Doğrusu, Cumhurbaşkanının, “Bundan sonra Türkiye sahada göze göz, dişe diş mücadele verecek. Tabii DEAŞ orada çok ciddi bir direnç gösterdi, ama Dabık’tan El-Bab’a ve Münbiç’e doğru gidilecek; bu arada PYD/YPG’ye karşı da mücadele nerede karşımıza çıkarsa” demesi; keza Dışişleri Bakanı’nın, operasyonun El Bab’a ulaşana kadar süreceğini ve hatta yerel göçlerle IŞİD’in merkezi Rakka’ya kadar girilebileceğini açıklaması, problemin büyüklüğünü ele veriyor.
Zira ısrarla “hedef” olarak belirlenen El Bab ile Rakka’nın merkezi tamamen IŞİD’in kontrolünde iken, Münbiç, “Suriye Demokratik Güçler Birliği” adı altında PYD/YPG kuşatmasında.
Gerçek şu ki, üç taraftan kuşatılan Musul’un batısında “kaçış kapısı” bırakılmasıyla, IŞİD’in Suriye’ye geçişi sağlanarak örgütün bölünmüş Suriye’nin güneyine sevk edilip kanton kurmasının önü açılıyor.
Aslında Dışişleri Bakanı’nın, “Bazı ülkelerin de grupların da tahrikiyle, desteğiyle intikam içinde olan Şiî milis örgütleri Sünnilerin ağırlıkla yaşadığı bölgelere saldırmak istiyor” ihbarıyla, Cumhurbaşkanı’nın “Sincar Kandil olma yolunda. Telâfer’de Türkmen kardeşlerimiz ikiye bölünmüş” yakınması, “Musul operasyonu”nun Suriye’ye de sıçrayacak ve bütün bölgeyi kapsayacak vahim mezhep ve etnik çatışması maksadını açığa çıkarıyor.
Bakan’ın, “DEAŞ ile mücadele edilmeli ama DEAŞ sonrasını iyi plânlayarak, yerel güçlerle bu mücadele yapılmalı. Musul ve Telafer’deki etnik ve mezhep dengeleri çok iyi dikkate alınmalı” cümlesiyle “Türkiye’ye yönelik tehdid”i nazara vermesi, IŞİD’in bölgeden tasfiyesiyle Türkiye’ye ve bölgeye yönelik tehdidin bitmediğinin ikrarı oluyor.

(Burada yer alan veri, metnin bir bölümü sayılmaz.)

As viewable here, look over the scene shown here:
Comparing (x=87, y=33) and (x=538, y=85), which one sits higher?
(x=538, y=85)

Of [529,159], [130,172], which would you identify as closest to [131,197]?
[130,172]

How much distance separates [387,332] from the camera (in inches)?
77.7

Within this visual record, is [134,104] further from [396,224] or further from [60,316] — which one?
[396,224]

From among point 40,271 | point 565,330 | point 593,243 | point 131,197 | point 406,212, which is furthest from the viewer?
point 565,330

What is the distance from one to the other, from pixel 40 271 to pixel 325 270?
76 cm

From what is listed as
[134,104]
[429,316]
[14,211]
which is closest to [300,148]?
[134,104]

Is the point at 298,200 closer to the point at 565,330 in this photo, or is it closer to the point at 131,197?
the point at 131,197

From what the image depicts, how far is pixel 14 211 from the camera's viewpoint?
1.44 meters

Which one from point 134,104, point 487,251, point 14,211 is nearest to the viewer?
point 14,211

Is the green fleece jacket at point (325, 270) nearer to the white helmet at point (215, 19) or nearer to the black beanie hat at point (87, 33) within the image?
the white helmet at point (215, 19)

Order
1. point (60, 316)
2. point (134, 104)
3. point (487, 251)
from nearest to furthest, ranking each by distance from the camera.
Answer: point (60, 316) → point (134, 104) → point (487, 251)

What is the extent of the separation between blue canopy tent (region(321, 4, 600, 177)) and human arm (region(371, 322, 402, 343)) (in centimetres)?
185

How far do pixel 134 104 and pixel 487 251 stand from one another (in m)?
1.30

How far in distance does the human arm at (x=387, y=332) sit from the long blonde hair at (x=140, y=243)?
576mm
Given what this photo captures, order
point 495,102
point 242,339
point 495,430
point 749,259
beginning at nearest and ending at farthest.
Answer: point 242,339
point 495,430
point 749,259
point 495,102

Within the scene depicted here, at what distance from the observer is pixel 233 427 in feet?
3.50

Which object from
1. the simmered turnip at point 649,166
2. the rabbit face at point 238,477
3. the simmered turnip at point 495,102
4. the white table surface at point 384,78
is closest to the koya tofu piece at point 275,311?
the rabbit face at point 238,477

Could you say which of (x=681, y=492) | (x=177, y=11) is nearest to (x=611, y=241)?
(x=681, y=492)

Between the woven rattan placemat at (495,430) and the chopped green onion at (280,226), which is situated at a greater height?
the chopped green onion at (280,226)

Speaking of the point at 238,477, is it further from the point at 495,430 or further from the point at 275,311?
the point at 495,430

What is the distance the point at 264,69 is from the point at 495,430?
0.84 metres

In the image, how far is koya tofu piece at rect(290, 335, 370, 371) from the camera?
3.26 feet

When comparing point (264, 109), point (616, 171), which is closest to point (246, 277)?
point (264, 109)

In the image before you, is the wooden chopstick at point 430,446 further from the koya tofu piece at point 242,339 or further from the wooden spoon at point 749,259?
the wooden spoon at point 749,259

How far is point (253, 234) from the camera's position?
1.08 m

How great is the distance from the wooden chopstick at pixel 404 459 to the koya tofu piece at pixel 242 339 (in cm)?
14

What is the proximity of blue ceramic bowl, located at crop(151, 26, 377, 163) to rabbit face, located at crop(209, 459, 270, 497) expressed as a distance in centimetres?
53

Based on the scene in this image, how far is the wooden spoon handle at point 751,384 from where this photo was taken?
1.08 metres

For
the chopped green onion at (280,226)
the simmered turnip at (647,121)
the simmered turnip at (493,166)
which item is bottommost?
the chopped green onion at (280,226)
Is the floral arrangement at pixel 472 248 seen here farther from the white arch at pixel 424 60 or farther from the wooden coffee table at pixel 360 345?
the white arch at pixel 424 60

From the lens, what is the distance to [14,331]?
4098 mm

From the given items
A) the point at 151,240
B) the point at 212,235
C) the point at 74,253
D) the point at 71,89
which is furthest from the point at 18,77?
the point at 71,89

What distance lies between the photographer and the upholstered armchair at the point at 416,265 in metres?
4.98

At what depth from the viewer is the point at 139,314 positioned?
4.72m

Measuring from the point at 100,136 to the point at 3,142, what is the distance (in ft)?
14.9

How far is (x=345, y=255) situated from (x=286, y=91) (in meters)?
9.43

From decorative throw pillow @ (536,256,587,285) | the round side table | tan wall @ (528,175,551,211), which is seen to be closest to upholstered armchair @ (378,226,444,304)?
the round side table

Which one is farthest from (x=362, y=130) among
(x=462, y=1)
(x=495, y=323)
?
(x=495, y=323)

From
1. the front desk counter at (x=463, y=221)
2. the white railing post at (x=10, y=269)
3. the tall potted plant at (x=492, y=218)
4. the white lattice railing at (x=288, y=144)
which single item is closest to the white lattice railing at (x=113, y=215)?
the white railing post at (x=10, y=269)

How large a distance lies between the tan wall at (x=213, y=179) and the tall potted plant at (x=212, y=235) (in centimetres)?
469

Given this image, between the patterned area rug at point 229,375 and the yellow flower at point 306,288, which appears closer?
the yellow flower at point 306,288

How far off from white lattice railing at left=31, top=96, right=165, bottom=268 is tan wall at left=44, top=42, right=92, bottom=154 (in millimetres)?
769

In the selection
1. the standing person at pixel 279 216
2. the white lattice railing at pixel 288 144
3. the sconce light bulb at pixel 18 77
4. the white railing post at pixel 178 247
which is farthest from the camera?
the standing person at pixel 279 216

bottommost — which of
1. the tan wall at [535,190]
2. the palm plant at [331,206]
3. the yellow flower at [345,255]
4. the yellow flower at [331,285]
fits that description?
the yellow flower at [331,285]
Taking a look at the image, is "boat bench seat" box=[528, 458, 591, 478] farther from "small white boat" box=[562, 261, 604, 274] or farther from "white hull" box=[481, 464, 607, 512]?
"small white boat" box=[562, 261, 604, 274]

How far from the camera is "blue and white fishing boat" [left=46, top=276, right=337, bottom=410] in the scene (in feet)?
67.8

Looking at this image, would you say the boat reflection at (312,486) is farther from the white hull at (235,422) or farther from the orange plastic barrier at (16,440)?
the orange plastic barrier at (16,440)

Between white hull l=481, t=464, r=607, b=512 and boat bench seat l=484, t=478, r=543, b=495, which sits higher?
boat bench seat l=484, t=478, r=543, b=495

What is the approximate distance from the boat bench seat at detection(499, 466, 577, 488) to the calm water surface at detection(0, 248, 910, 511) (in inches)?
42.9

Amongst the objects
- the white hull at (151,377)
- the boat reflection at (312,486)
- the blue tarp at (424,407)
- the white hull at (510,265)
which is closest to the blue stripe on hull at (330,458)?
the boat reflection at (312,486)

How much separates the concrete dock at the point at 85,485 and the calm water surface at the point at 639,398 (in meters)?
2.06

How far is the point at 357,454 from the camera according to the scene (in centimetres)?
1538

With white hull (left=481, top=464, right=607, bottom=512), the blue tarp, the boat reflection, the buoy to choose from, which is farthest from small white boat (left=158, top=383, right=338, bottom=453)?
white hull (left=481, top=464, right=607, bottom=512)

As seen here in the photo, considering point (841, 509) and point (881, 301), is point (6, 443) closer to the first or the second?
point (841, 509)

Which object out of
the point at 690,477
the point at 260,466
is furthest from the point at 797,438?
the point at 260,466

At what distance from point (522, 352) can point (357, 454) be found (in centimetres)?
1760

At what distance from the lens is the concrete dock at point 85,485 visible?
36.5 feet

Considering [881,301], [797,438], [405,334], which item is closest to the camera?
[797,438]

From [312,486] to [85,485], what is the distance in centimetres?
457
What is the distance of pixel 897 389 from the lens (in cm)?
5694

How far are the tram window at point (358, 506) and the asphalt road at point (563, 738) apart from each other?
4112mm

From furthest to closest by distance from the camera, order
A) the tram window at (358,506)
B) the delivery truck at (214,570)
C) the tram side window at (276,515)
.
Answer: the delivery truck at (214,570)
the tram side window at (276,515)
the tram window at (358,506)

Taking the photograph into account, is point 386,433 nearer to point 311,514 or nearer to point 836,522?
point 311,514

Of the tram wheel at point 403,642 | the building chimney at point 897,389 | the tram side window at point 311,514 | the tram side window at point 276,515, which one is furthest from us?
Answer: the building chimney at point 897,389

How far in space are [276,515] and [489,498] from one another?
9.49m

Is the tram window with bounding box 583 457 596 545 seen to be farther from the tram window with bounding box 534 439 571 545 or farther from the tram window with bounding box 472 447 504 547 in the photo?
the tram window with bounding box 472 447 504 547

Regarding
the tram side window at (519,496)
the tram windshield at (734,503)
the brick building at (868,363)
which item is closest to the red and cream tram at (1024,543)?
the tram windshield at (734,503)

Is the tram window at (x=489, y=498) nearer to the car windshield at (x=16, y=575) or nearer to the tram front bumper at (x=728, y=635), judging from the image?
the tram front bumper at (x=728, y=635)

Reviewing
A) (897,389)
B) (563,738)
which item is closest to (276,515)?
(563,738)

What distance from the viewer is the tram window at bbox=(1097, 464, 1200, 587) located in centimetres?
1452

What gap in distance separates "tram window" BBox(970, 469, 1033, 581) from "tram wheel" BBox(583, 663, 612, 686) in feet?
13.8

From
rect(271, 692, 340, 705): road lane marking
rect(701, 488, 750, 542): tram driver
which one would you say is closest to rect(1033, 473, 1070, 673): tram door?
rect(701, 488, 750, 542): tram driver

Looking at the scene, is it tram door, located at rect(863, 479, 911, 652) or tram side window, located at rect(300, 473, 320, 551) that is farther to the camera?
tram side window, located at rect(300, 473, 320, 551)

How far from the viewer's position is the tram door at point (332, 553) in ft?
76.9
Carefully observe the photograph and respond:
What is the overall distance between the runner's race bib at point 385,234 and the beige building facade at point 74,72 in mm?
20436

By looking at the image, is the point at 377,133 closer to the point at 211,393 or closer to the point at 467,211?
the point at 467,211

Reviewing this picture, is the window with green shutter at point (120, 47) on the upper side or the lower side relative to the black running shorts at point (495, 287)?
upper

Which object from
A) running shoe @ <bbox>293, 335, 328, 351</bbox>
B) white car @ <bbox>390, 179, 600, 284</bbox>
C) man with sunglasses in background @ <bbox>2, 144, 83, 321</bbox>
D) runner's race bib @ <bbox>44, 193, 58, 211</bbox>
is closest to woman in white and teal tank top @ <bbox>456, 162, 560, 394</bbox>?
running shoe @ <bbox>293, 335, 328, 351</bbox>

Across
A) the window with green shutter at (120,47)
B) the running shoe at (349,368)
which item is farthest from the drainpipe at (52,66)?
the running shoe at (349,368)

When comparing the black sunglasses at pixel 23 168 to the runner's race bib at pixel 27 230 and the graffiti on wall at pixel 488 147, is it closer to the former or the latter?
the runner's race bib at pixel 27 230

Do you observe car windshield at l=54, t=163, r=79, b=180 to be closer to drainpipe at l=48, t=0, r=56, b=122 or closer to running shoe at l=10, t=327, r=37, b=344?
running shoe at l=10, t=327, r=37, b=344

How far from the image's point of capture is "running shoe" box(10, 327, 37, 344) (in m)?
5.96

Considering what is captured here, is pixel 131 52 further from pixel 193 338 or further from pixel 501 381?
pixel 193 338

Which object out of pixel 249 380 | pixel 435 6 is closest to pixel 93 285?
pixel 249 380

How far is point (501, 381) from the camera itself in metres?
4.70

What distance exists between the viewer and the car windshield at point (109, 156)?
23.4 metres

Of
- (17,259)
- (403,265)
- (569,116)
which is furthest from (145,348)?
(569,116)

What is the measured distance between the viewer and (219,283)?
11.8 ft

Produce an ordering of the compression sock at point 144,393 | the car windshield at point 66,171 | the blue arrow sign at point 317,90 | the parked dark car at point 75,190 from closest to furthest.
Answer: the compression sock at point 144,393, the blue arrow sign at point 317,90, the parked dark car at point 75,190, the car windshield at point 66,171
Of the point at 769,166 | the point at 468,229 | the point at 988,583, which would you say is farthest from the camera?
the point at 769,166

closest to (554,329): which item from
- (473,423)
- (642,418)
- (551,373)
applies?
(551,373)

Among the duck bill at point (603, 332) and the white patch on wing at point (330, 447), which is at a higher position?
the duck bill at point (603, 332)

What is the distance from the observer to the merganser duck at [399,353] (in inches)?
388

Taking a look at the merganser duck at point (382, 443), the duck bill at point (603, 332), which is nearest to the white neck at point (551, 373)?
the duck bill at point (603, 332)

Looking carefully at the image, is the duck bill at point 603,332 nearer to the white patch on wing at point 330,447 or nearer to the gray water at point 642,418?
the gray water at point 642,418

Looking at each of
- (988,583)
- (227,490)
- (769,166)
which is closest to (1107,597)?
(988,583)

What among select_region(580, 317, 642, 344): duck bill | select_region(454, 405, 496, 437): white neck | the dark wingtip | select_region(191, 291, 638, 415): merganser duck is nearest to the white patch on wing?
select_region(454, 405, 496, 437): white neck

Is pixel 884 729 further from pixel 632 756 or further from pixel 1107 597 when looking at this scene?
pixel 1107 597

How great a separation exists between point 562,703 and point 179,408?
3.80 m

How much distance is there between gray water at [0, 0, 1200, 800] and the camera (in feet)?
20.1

IŞİD VE PYD’YE DEVLETÇİKLER
Kısacası, Suriye’de ne PYD/YPG, ne de IŞİD bitiriliyor; tam tersine alan kazanıp daha da güçlenmelerine, “uydu devletçikleri”ni kurmalarına ortam oluşturulduğu resmen itiraf ediliyor.
Bu açıdan Rusya Dış İstihbarat Servisi eski Başkanı General Vyaçeslav Trubnikov’un, “Suriye dağılırsa Kürdistan kurulur” ihbarı kayda değer.
Özetle, küresel emperyal mihrakların ve ifsad şebekelerinin tahrikiyle terör ve iç savaşla çökertilen Suriye, mezhebi – etnik parçalara taksimle parçalanmaya teşne hale getiriliyor. Bediüzzaman’ın ikazıyla “Ecnebilerin parmak karıştırmasına zemin hazırlanıyor.”
Neticede, İsrail Millî Güvenlik Kurulu’nun raporuyla, “Nil’den Fırat’a ‘arz-ı mev’ud’da (vaad edilmiş topraklarda) ‘büyük İsrail” hesabına “Ortadoğu’yu parçalama plânı”nın uygulamaya konulduğu görülüyor.
Türkiye, “terörle mücadele” adı altında fitne bataklığına çekilme tuzağına karşı müteyakkız olmalı. Fitnenin önünü almak için, 911 kilometre sınıra sahip, derin inanç, tarihî ve kültürel bağları bulunan Müslüman komşusunun toprak bütünlüğüne çalışmalı.